В мастерской повисла пауза.
Это была королева пауз. Такие умел брать Мамонт Дальский, грандиозный драматический любовник, Гамлет, Чацкий и Карл Моор[1] в одном лице – он вешал их над сценой, словно дамоклов меч, и зал боялся дышать, пока не прозвучит следующее слово.
– Вот! – Кантор очнулся первым. – А вы мне не верили! Он должен был прийти на кладбище, явиться с утра! Это вписывалось в комбинацию, и он почуял, понял без напоминаний, сделал ход... А падать он не должен был! Если он в тёплом мире, почему он упал?! Если он мебель, как он почуял?
Ашот отпил чаю.
– Щётка, – задумчиво пробормотал сапожник. – Зубная щётка.
– Щётка? – заинтересовалась Радченко.
– У него пропала зубная щётка, – Ашот говорил об Алексееве в третьем лице, как о постороннем человеке. – Я нашёл. Щётка не пропала, её переставили. Я уравновесил щётку саквояжем.
– Он не мебель, – добавила Радченко, кивком указав на Алексеева. – Не просто мебель. Он нюансер, у него открылись дверцы.
Мужчины уставились на Алексеева. Он машинально проверил ширинку: застегнута ли? Актёрская привычка: перед выходом на сцену подтяни брюки и проверь ширинку... Перед входом на совет директоров сделай то же самое.
– Это меняет дело, – Ашот кусал губы. Как у него при этом получалось говорить, и говорить внятно, оставалось загадкой. – Это усиливает все воздействия. Но если в него действительно стреляли...
– В меня! – взорвался Алексеев. – Даже если я мебель, извольте говорить обо мне, как о человеке! О присутствующем здесь человеке!
– Извините, ради бога, – Ашот опустил стакан на конторку. – Это из-за потрясения. Вы даже не представляете, насколько я потрясён...
– Вы? Насколько же тогда потрясён я?!
– Да, да, конечно. Понимаете, если убийца заикинского правнука погружается в холодный мир, у него падает удача. На данном этапе он, скорее всего, сходит с ума. Но вы!

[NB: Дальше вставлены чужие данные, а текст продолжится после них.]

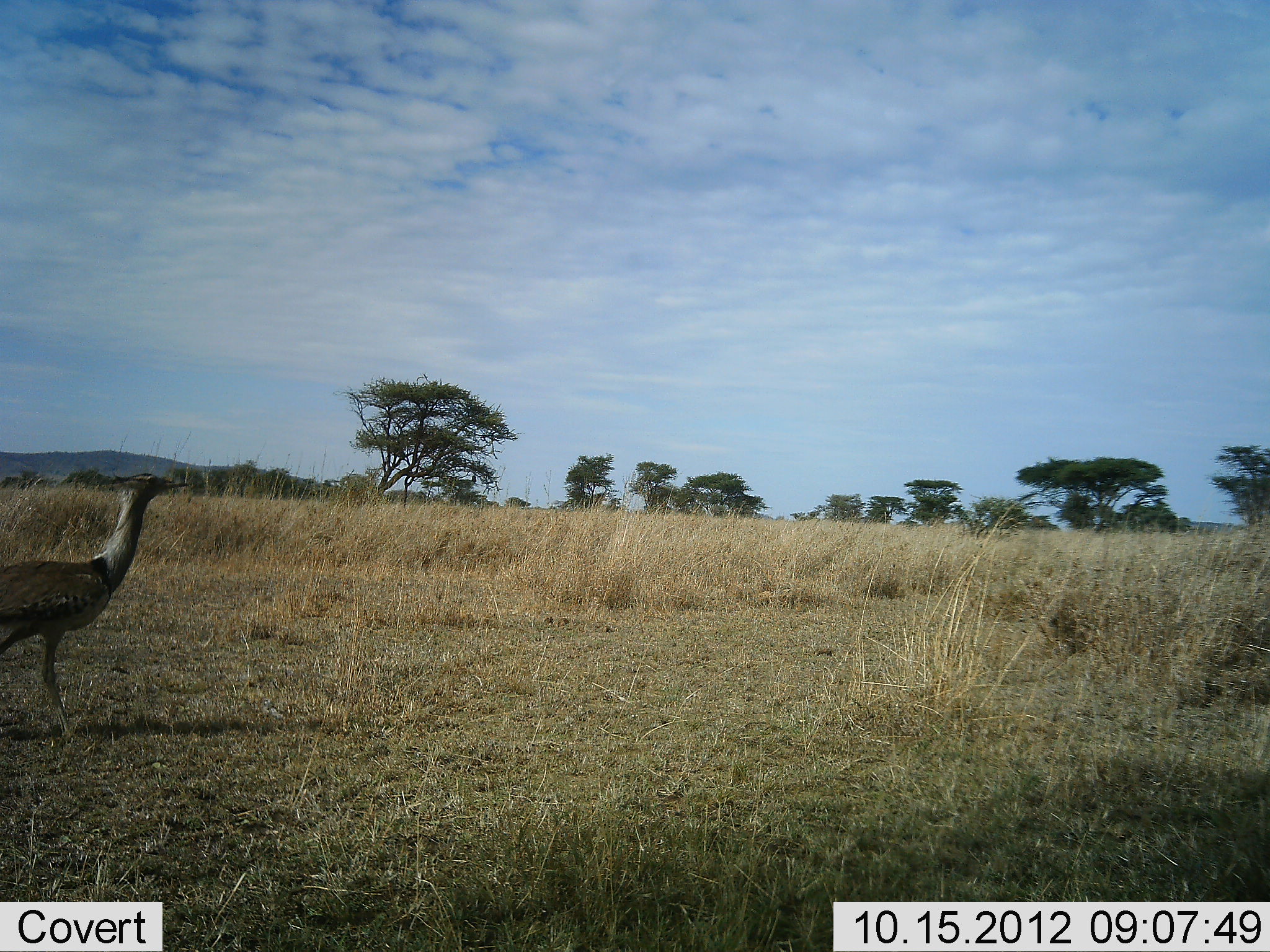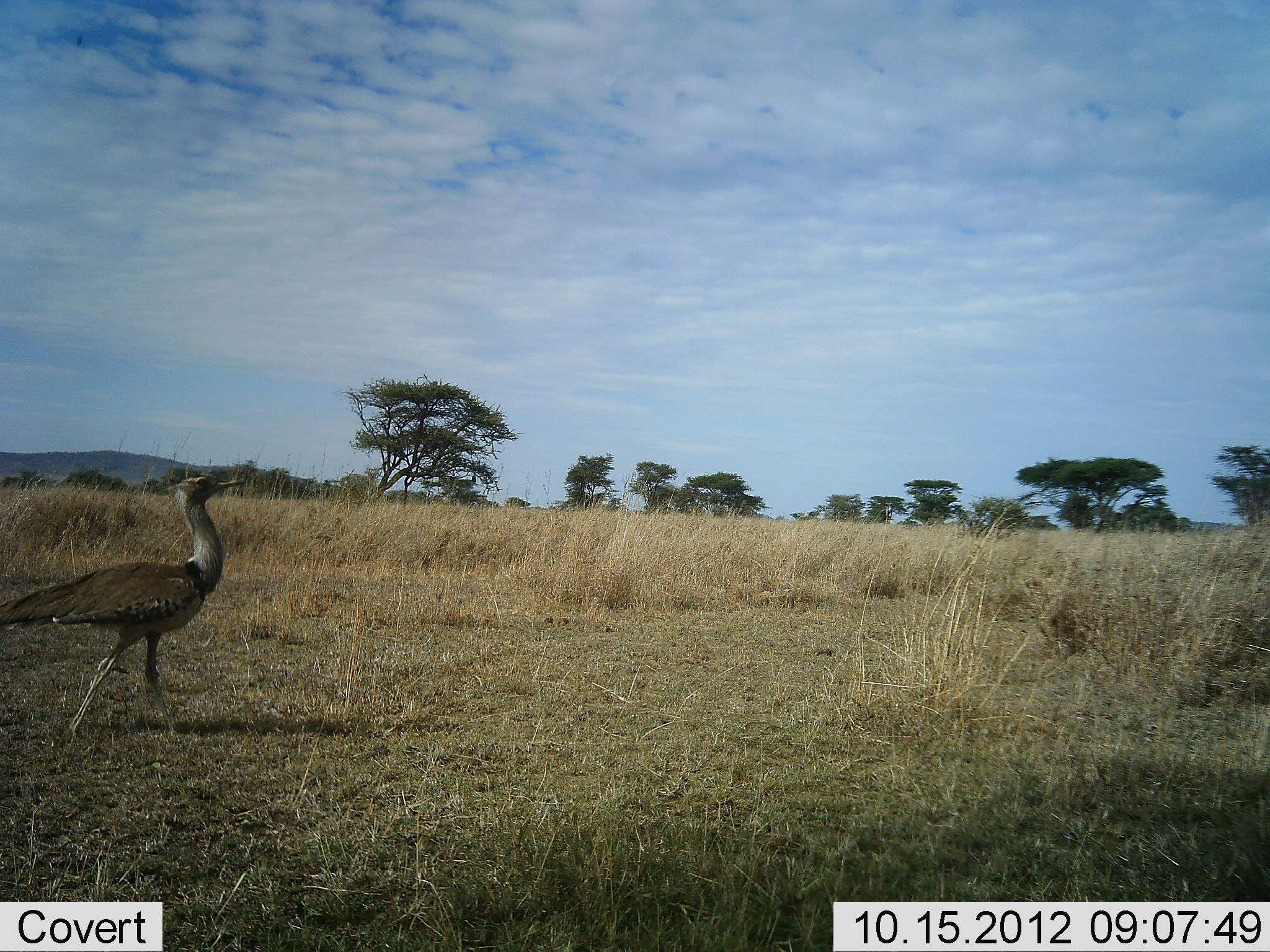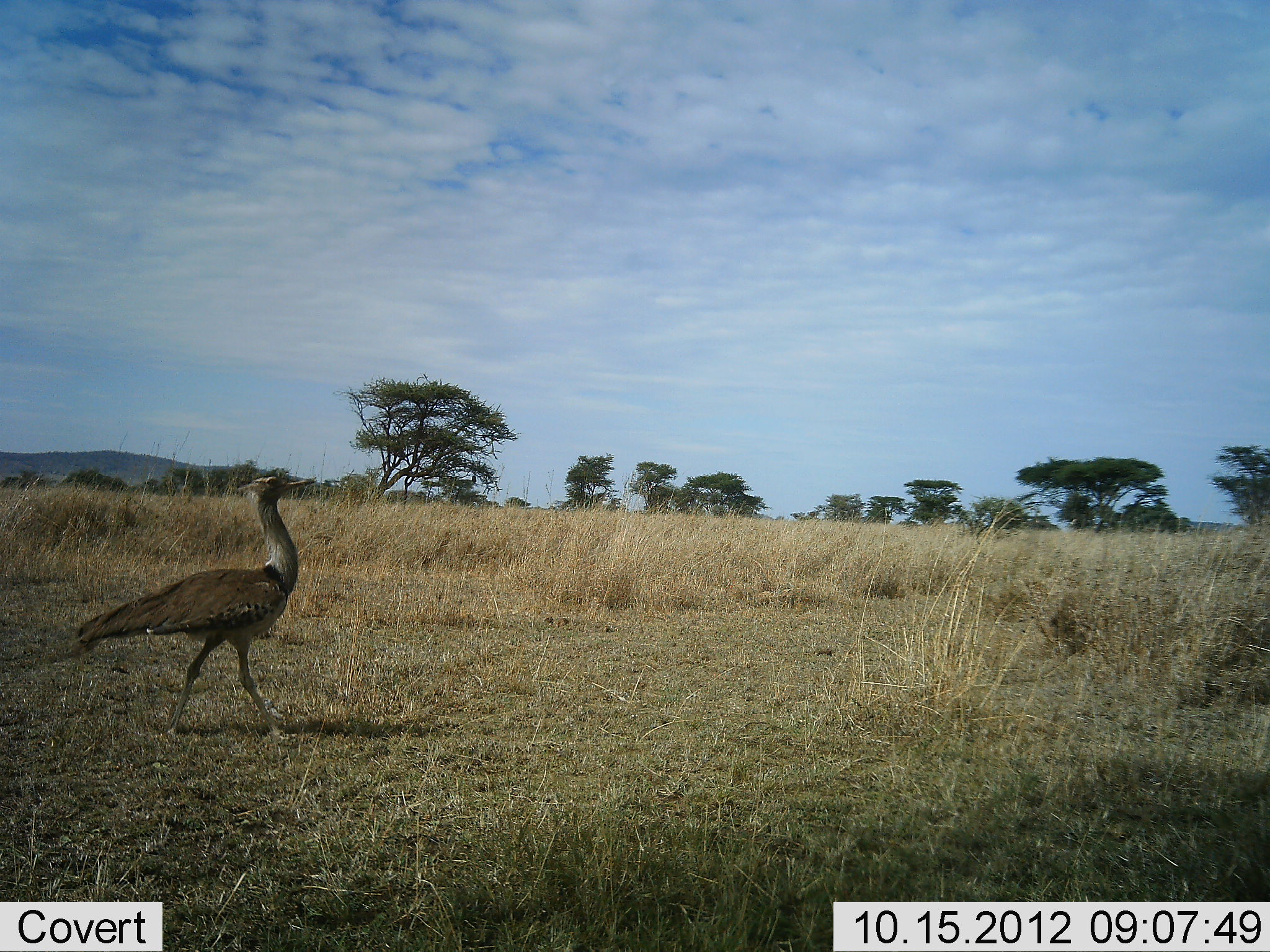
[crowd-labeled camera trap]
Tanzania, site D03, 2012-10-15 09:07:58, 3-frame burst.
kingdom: Animalia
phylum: Chordata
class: Aves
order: Otidiformes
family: Otididae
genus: Ardeotis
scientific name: Ardeotis kori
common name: kori bustard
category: koribustard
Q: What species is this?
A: Koribustard (kori bustard) (Ardeotis kori).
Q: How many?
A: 1.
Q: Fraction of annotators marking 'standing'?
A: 10%.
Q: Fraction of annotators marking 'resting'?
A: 0%.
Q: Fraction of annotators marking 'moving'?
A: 90%.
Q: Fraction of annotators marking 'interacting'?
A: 0%.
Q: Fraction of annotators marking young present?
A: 0%.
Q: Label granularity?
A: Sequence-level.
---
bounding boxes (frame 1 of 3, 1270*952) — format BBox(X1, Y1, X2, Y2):
animal: BBox(0, 472, 188, 740)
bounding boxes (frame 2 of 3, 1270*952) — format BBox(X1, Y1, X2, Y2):
animal: BBox(0, 476, 248, 744)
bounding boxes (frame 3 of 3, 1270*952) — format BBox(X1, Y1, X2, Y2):
animal: BBox(71, 472, 319, 745)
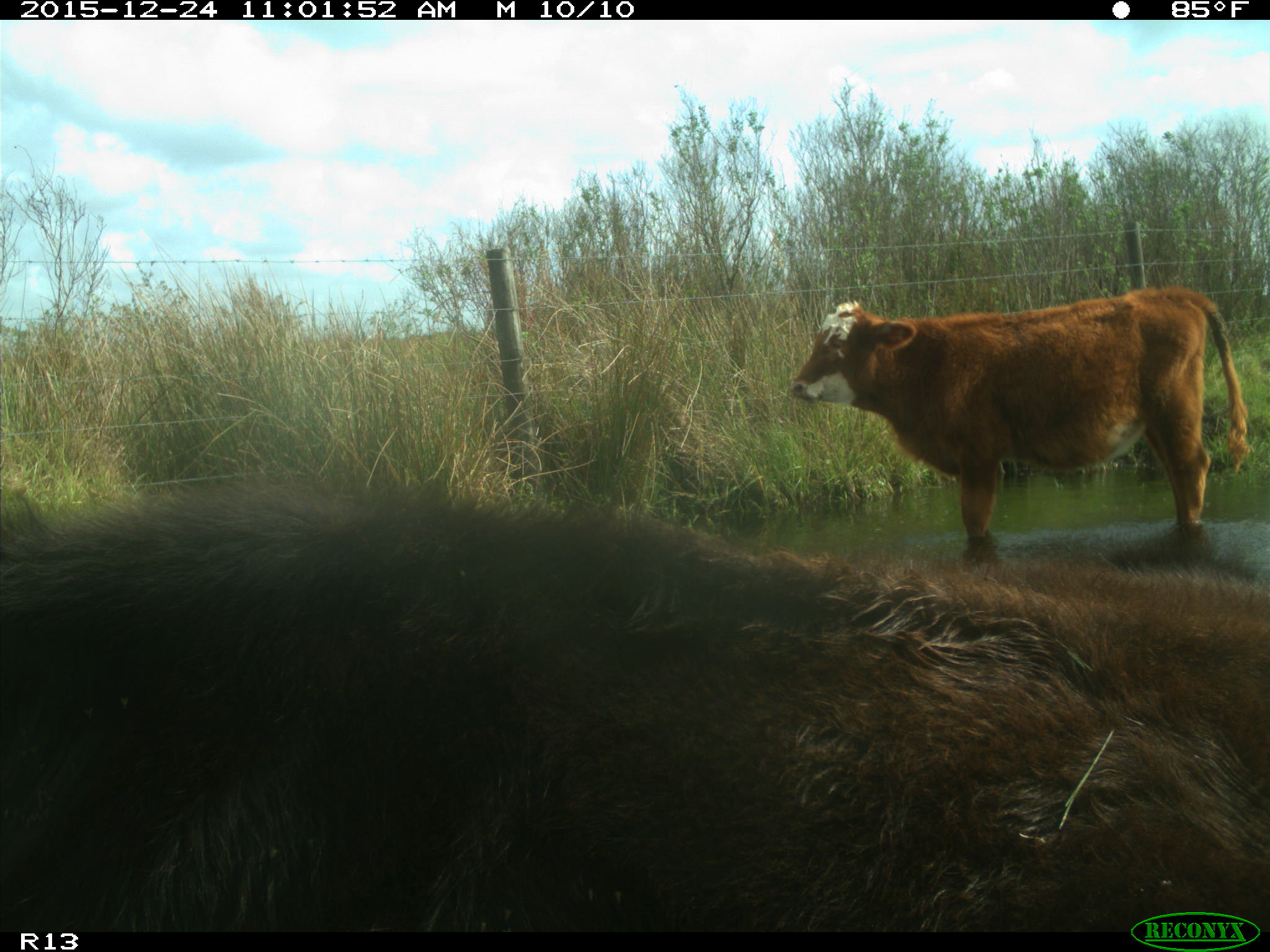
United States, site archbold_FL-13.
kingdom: Animalia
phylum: Chordata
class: Mammalia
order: Artiodactyla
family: Bovidae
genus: Bos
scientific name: Bos taurus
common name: domestic cow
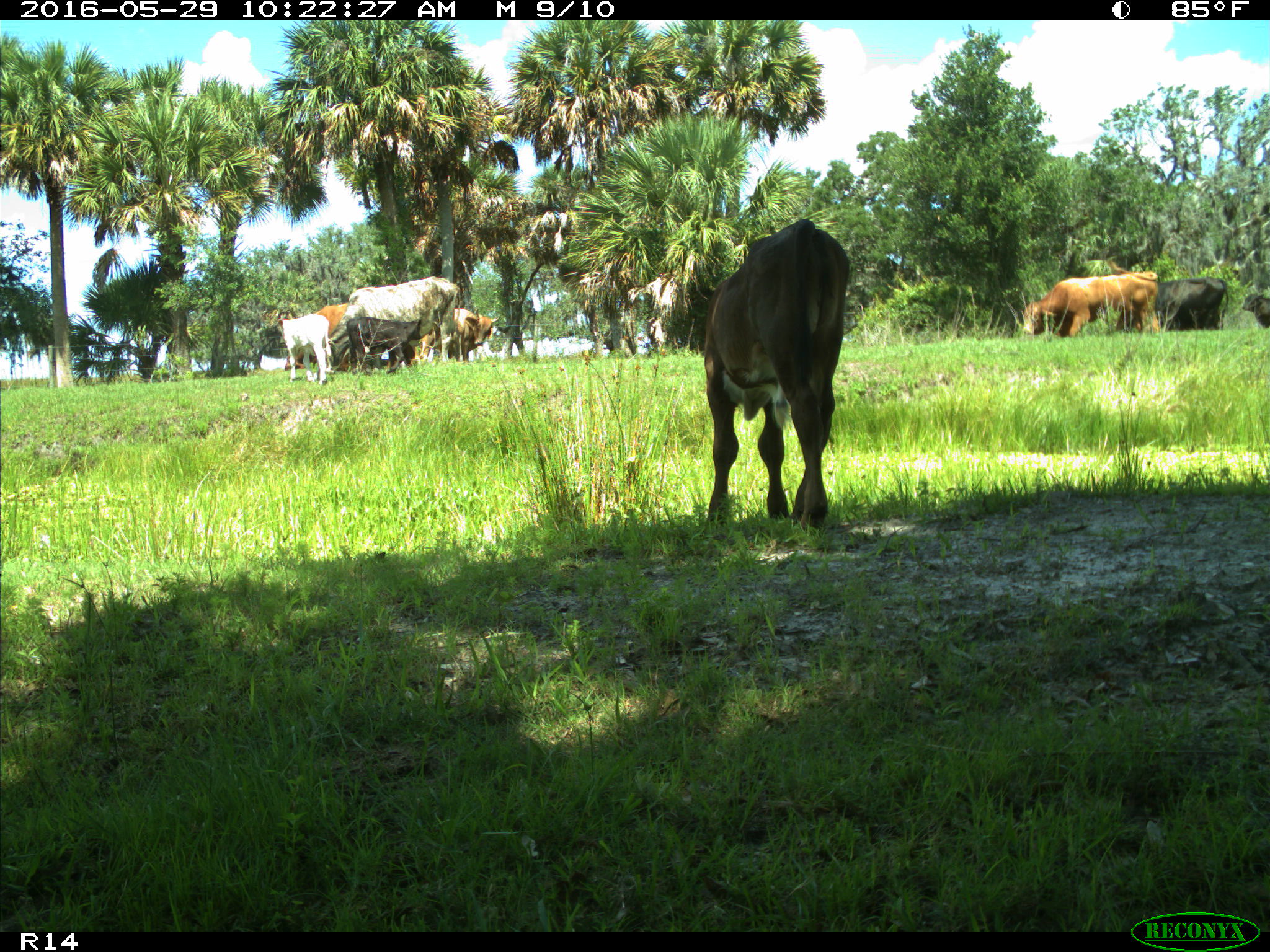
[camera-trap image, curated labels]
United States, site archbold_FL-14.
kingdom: Animalia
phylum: Chordata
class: Mammalia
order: Artiodactyla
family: Bovidae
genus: Bos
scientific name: Bos taurus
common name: domestic cow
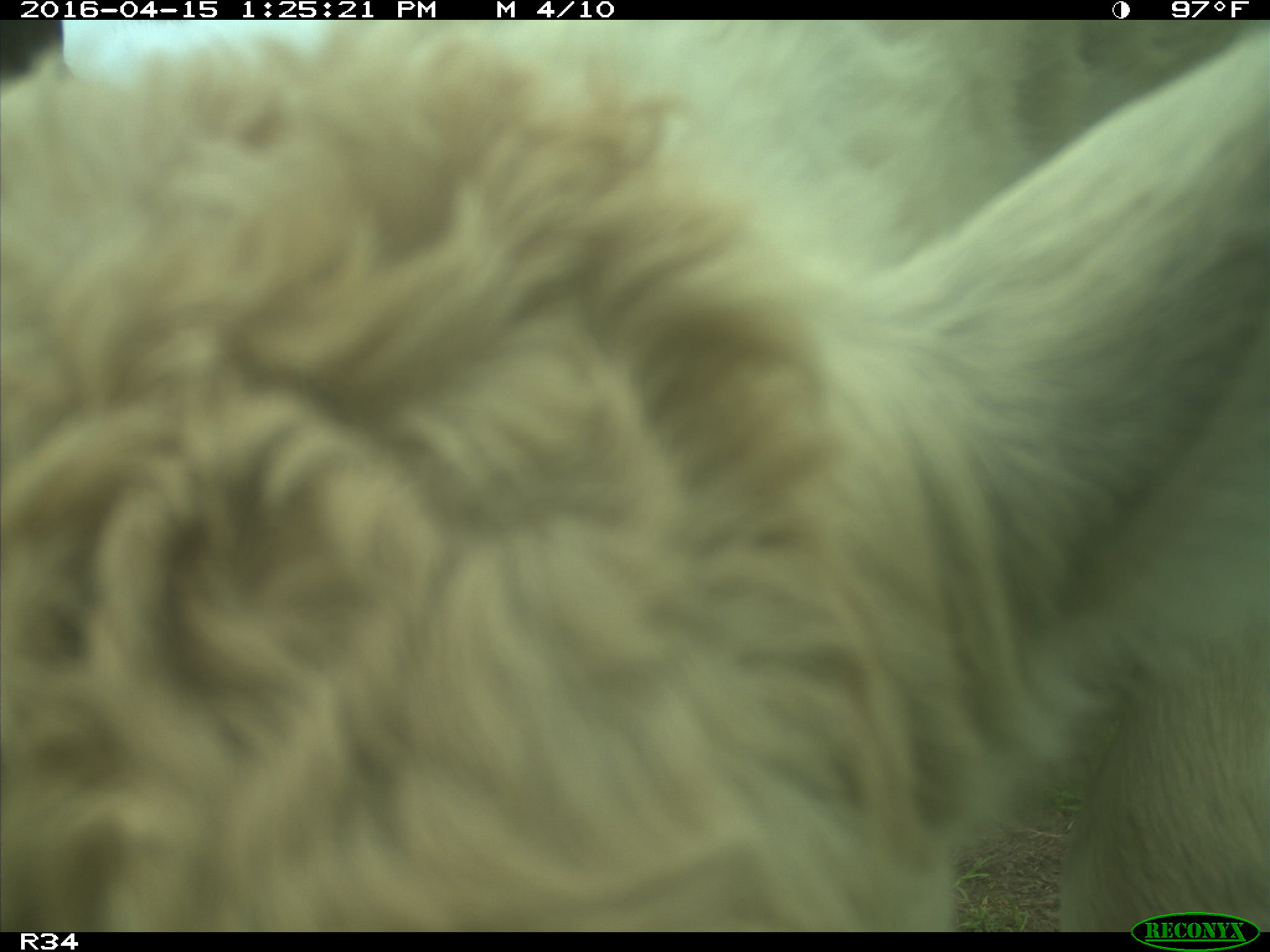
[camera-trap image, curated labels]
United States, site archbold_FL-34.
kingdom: Animalia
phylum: Chordata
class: Mammalia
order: Artiodactyla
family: Bovidae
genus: Bos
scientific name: Bos taurus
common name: domestic cow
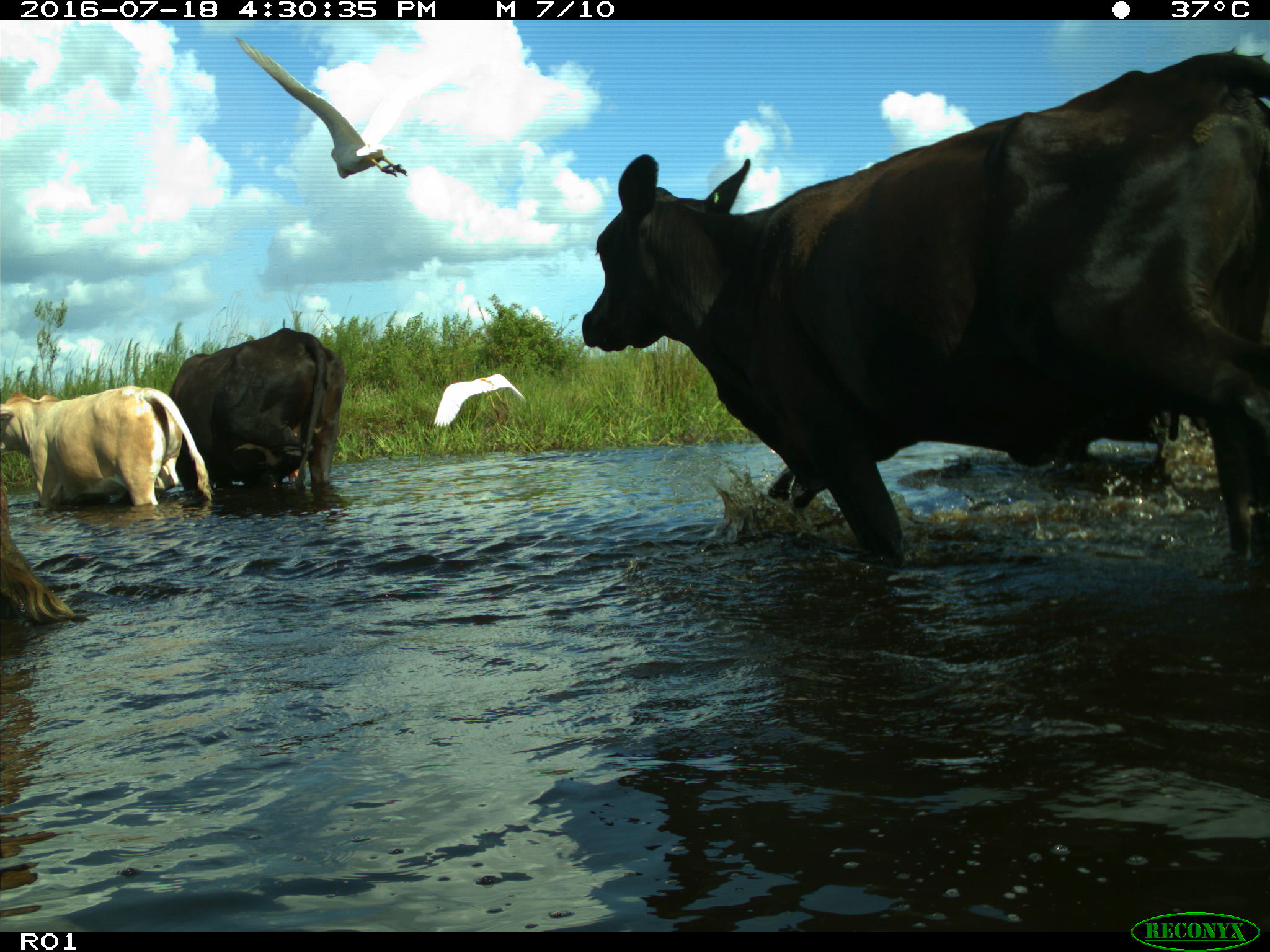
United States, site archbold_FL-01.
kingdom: Animalia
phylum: Chordata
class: Mammalia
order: Artiodactyla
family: Bovidae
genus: Bos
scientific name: Bos taurus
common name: domestic cow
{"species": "Bos taurus (domestic cow)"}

Останься вы простой мебелью, вы всё равно находитесь в тёплом мире, по контрасту с убийцей. Вы не должны падать, в вас не должны стрелять...
– Если два нюансера тянут кого-то в разные стороны, – Алексеев повернул голову к Радченко, – это не заканчивается добром. Лошади разрывают жертву. Любовь Павловна, это же ваши слова, помните? Двум режиссёрам нельзя работать над одним спектаклем. Иначе ни тот, ни другой не захочет поставить своё имя на афишу! Это уже мои слова. Вы все работаете над одним клиентом, ставите один спектакль. Вам не кажется, что с клиентом работает кто-то ещё?